The Human Lung Cell Atlas: A High-Resolution Reference Map of the Human Lung in Health and Disease

Abstract

Lung disease accounts for every sixth death globally. Profiling the molecular state of all lung cell types in health and disease is currently revolutionizing the identification of disease mechanisms and will aid the design of novel diagnostic and personalized therapeutic regimens. Recent progress in high-throughput techniques for single-cell genomic and transcriptomic analyses has opened up new possibilities to study individual cells within a tissue, classify these into cell types, and characterize variations in their molecular profiles as a function of genetics, environment, cell-cell interactions, developmental processes, aging, or disease. Integration of these cell state definitions with spatial information allows the in-depth molecular description of cellular neighborhoods and tissue microenvironments, including the tissue resident structural and immune cells, the tissue matrix, and the microbiome. The Human Cell Atlas consortium aims to characterize all cells in the healthy human body and has prioritized lung tissue as one of the flagship projects. Here, we present the rationale, the approach, and the expected impact of a Human Lung Cell Atlas.

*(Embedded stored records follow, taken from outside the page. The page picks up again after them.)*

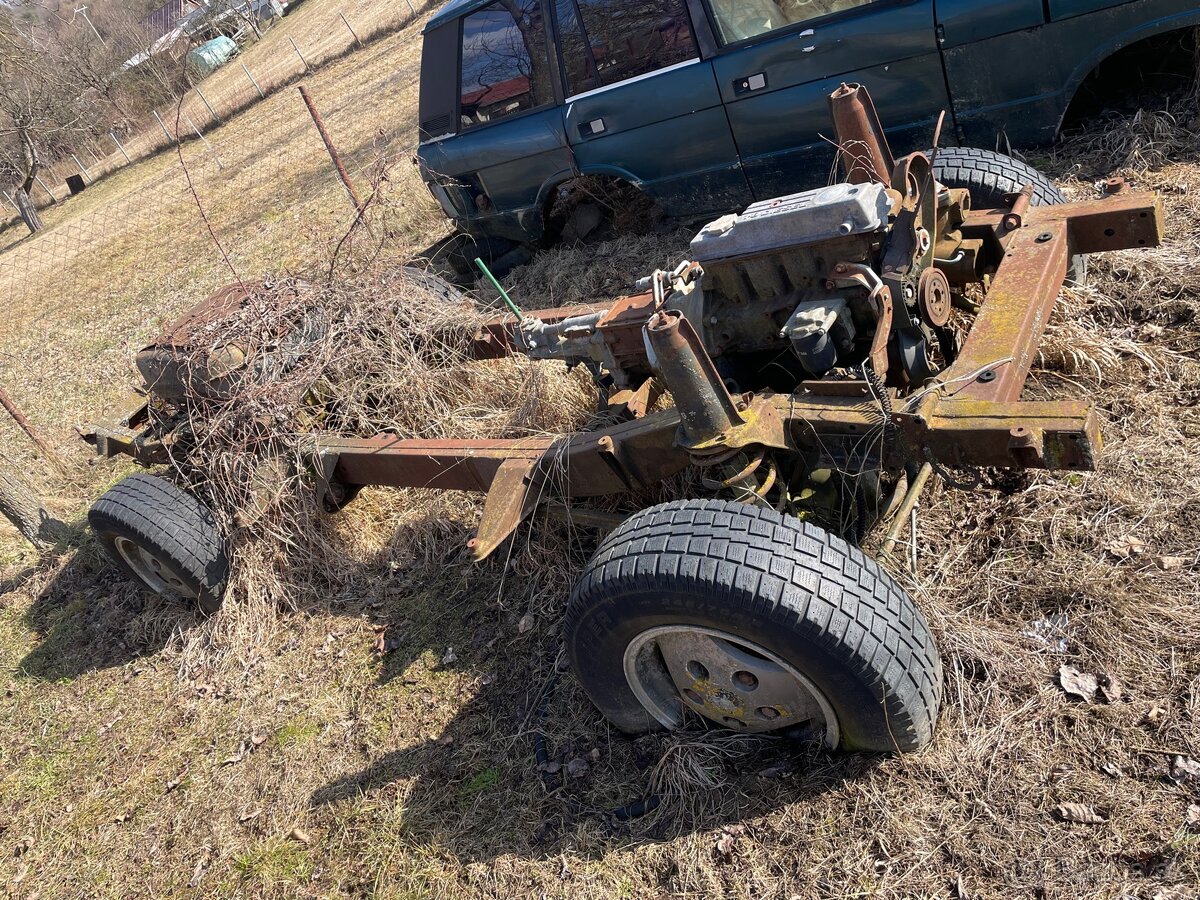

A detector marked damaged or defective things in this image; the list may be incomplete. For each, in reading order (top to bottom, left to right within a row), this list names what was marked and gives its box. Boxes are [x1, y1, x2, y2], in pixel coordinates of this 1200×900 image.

rusty exhaust pipe [830, 83, 897, 187]
rusty vehicle chassis [285, 188, 1156, 556]
rusty frame crossmember [307, 188, 1161, 556]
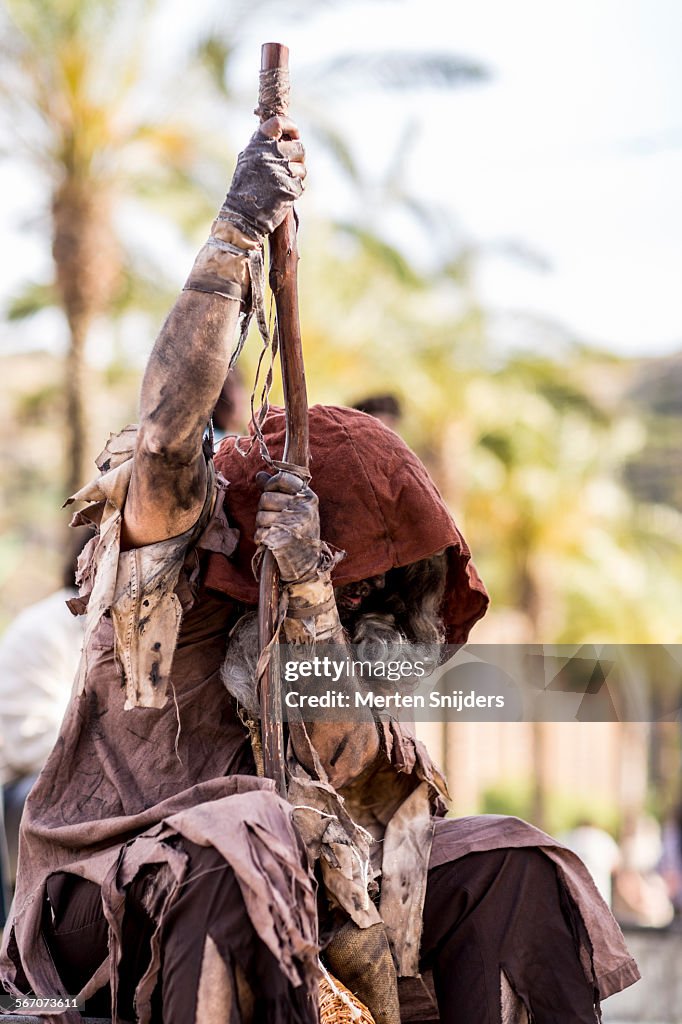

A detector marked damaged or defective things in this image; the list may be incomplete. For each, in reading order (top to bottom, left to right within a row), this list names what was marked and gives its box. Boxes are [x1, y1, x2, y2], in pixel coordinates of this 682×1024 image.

tattered brown costume [1, 404, 636, 1020]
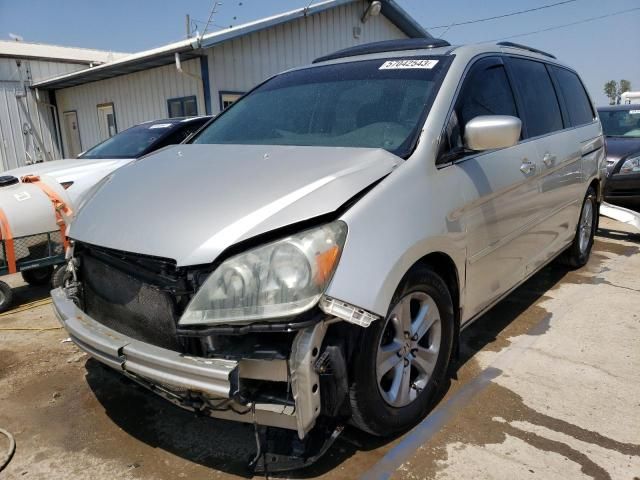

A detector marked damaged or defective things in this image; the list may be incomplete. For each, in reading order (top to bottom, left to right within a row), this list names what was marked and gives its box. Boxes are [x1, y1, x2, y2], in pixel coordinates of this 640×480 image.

crumpled hood [5, 158, 133, 202]
crumpled hood [70, 145, 400, 266]
broken headlight [178, 221, 348, 326]
damaged front end [53, 238, 380, 470]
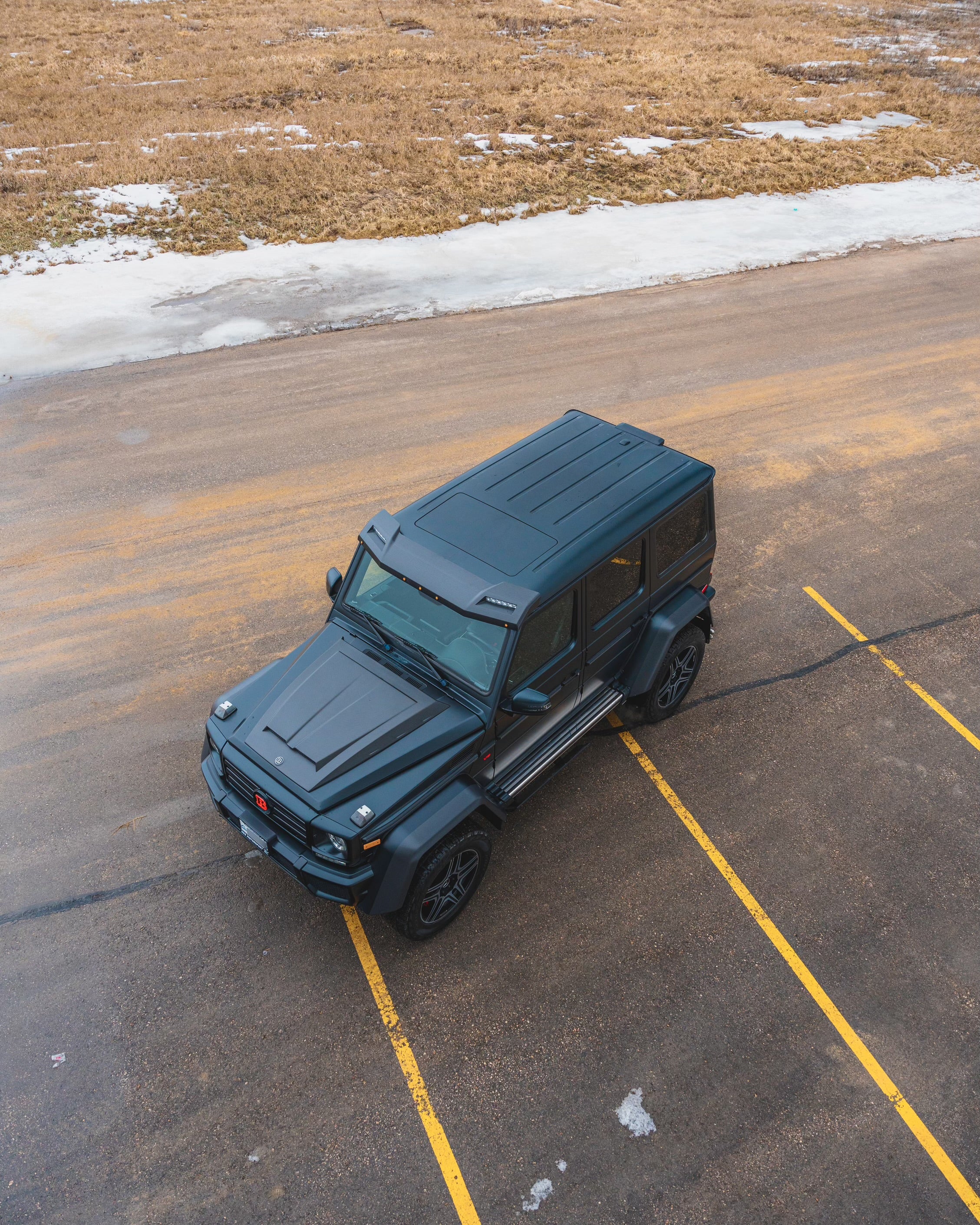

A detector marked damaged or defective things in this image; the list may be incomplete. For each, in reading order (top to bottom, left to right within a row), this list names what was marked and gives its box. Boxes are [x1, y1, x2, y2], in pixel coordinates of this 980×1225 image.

crack in asphalt [0, 853, 251, 926]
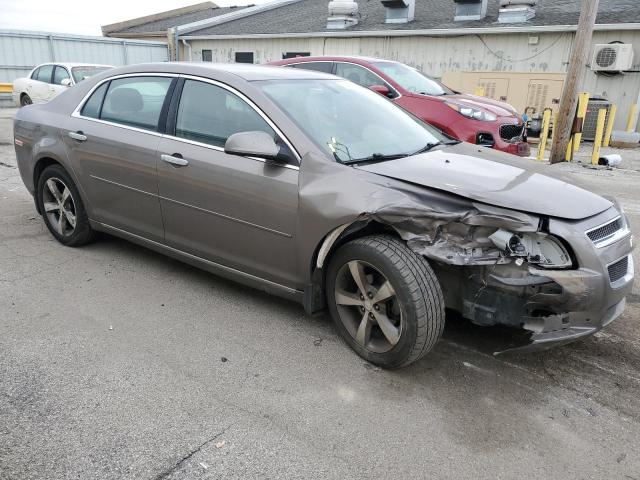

Keywords: Human Cell Atlas; single-cell RNA sequencing; spatial transcriptomics; systems biology.

Figure 1.

The discovery of the pulmonary ionocyte. The first systematic analysis of the diversity of epithelial cells lining the airways by single-cell technology was recently reported in the mouse (3). In addition to finding an unexpected diversity of club, tuft, and goblet cells in the murine airway, a new airway epithelial cell type was discovered. This novel cell type specifically expresses the transcription factor Foxi1, and its composite gene expression profile resembles those of specialized ion-transporting cells in fish gills, frog skin, and mammalian kidney. As these diverse cell types are collectively referred to as ionocytes, the new pulmonary epithelial cell has been coined a “pulmonary ionocyte.” Surprisingly, these cells also expressed the majority of Cftr (cystic fibrosis transmembrane conductance regulator gene), whose mutation causes cystic fibrosis (CF). The investigators found that deletion of Foxi1 in mice resulted in the loss of mature ionocytes and significantly altered mucus viscosity. FOXI1⁺ pulmonary ionocytes were also found to line the airways of human lung and express high levels of CFTR. Their role in ion transport, regulation of mucus, and high CFTR expression suggests that pulmonary ionocytes play a critical role in CF biology and disease.

Figure 2.

Cell types and cell states in the human lung cell atlas. (A) SFTPC-positive alveolar type-2 (AT2) cell clusters observed in lung parenchyma are shown in a dimension-reduced UMAP plot (left upper and lower panel). The heat map in the right panel shows constitutive genes defining AT2 cell type identity across eight healthy donors and clusters of genes that have been found to significantly differ between AT2 cells of different individuals. Hence, the constant features define the cell type, which can adopt multiple molecular phenotypes, or cell states, on the basis of the variable features. Adapted from Reference 53. (B) Data collected in the Human Lung Cell Atlas project will be used to define cell type identity in a hierarchical approach, which defines cell type by similarity metrics of their marker genes across many individuals. On the basis of these cell type identities and observed variation in facultative gene modules within the different cell types, we will generate predictive models of gene regulation that can be experimentally tested. These models will put (disease) genes in the context of their cell type–specific “gene regulatory environments” and predict the appearance of both constitutive and facultative gene modules as a function of time and space as occurring during lung development or regenerative and immune responses. HP = hypersensitivity pneumonitis; ILD = interstitial lung disease; IPF = idiopathic pulmonary fibrosis; MERFISH = multiplexed error-robust fluorescence in situ hybridization; scATAC-seq = single-cell Assay for Transposase-Accessible Chromatin sequencing; scRNA-seq = single-cell RNA sequencing; SSc = systemic sclerosis; UMAP = uniform manifold approximation and projection.